Un an avant la tuerie anti-Kurdes à Paris, la violente expédition du suspect contre un camp de migrants

  • Le sexagénaire au profil trouble est déjà connu de la justice
  • Il lacère plusieurs tentes et blesse deux migrants, dont l'un grièvement, avant d'être maîtrisé par d'autres occupants du campement

PARIS: Sa détestation "pathologique" des étrangers avait déjà guidé ses pas: accusé d'avoir tué trois Kurdes vendredi à Paris, William Mallet est aussi soupçonné d'une attaque au sabre contre un camp de migrants en décembre 2021, dont le traitement policier a scandalisé des ONG.

Quand se produit l'attaque dans le XIIe arrondissement de Paris, le sexagénaire au profil trouble est déjà connu de la justice. Condamné en 2017 pour détention prohibée d'armes, il était également au moment des faits mis en examen pour l'agression au couteau de ses cambrioleurs en 2016 qui lui vaudra une peine de douze mois de prison avec sursis dont il a fait appel.

Le 8 décembre au matin, c'est armé d'un long sabre qu'il fait irruption dans les jardins de Bercy où des migrants en mal d'hébergement ont établi leur campement.

"C'était un parc où on avait installé des familles exilées et comme à chaque fois le campement avait grossi", se souvient Nikolaï Pozner, de l'association Utopia56. "Des hommes seuls s'étaient installés un peu plus loin en pensant que la présence de familles leur apporterait une forme de sécurité".

C'est toutefois à eux que William Mallet s'attaque ce matin-là. Il lacère plusieurs tentes et blesse deux migrants, dont l'un grièvement, avant d'être maîtrisé par d'autres occupants du campement.

"Il avait fait semblant de faire son footing et d’un coup avait sorti un sabre et lacéré des tentes.

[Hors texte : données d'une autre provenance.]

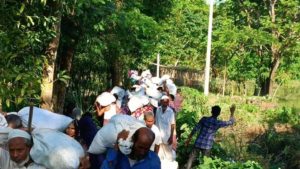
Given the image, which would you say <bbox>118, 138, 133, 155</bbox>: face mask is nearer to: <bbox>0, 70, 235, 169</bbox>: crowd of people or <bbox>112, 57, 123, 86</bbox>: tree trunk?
<bbox>0, 70, 235, 169</bbox>: crowd of people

A travers les tentes, il a touché plusieurs personnes et s’en est pris à une personne qui faisait pipi debout, l’a frappée au dos et à la hanche", raconte à l'AFP Cloé Chastel qui était alors une responsable de l'association Aurore.

Une telle agression était rarissime. "Il peut y avoir des rixes entre réfugiés vu leurs conditions de vie, mais on n'avait jamais vu quelqu'un venant de l’extérieur faire une chose pareille", affirme à l'AFP Ian Brossat, adjoint à la mairie de Paris en charge des réfugiés.

Peu après l'attaque, les forces de l'ordre interviennent et arrêtent l'assaillant et quatre migrants, dont l'un des blessés. Tous seront placés en garde à vue pendant quarante-huit heures.

"Dans un premier temps, on peut comprendre qu'il fallait interpeller les personnes qui participaient à ce qui ressemblait à une rixe, mais il a manqué le deuxième temps où on essaye de comprendre", estime M. Pozner, affirmant que les migrants n'ont été assistés d'aucun interprète.

Emoi 

Le parquet va, lui, changer son analyse. Si l'enquête préliminaire est ouverte le jour des faits pour "tentative d'homicide volontaire", l'information judiciaire qui lui succède deux jours plus tard vise des "violences avec arme, préméditation et à caractère raciste".

C'est sous ce chef de poursuites, moins grave, que William Mallet est mis en examen le 10 décembre et placé en détention provisoire.

Les quatre migrants arrêtés à ses côtés sont placés sous le statut intermédiaire de témoin assisté et l'un d'eux, un Marocain sans-papiers, se voit alors notifier une obligation de quitter le territoire français, au grand dam des ONG.

Un autre épisode va provoquer leur émoi. Le lendemain de l'attaque, des associatifs se rassemblent au parc de Bercy en soutien aux migrants encore traumatisés. Ils voient alors arriver les forces de l'ordre qui les encerclent et vont verbaliser plusieurs d'entre eux pour "participation à une manifestation interdite sur la voie publique". "Dès lors que l'autorité administrative constate que la présence d'un ressortissant étranger est irrégulière, une OQTF (obligation de quitter le territoire français, NDLR) est automatiquement délivrée en application du droit en vigueur", a-t-on commenté de source policière.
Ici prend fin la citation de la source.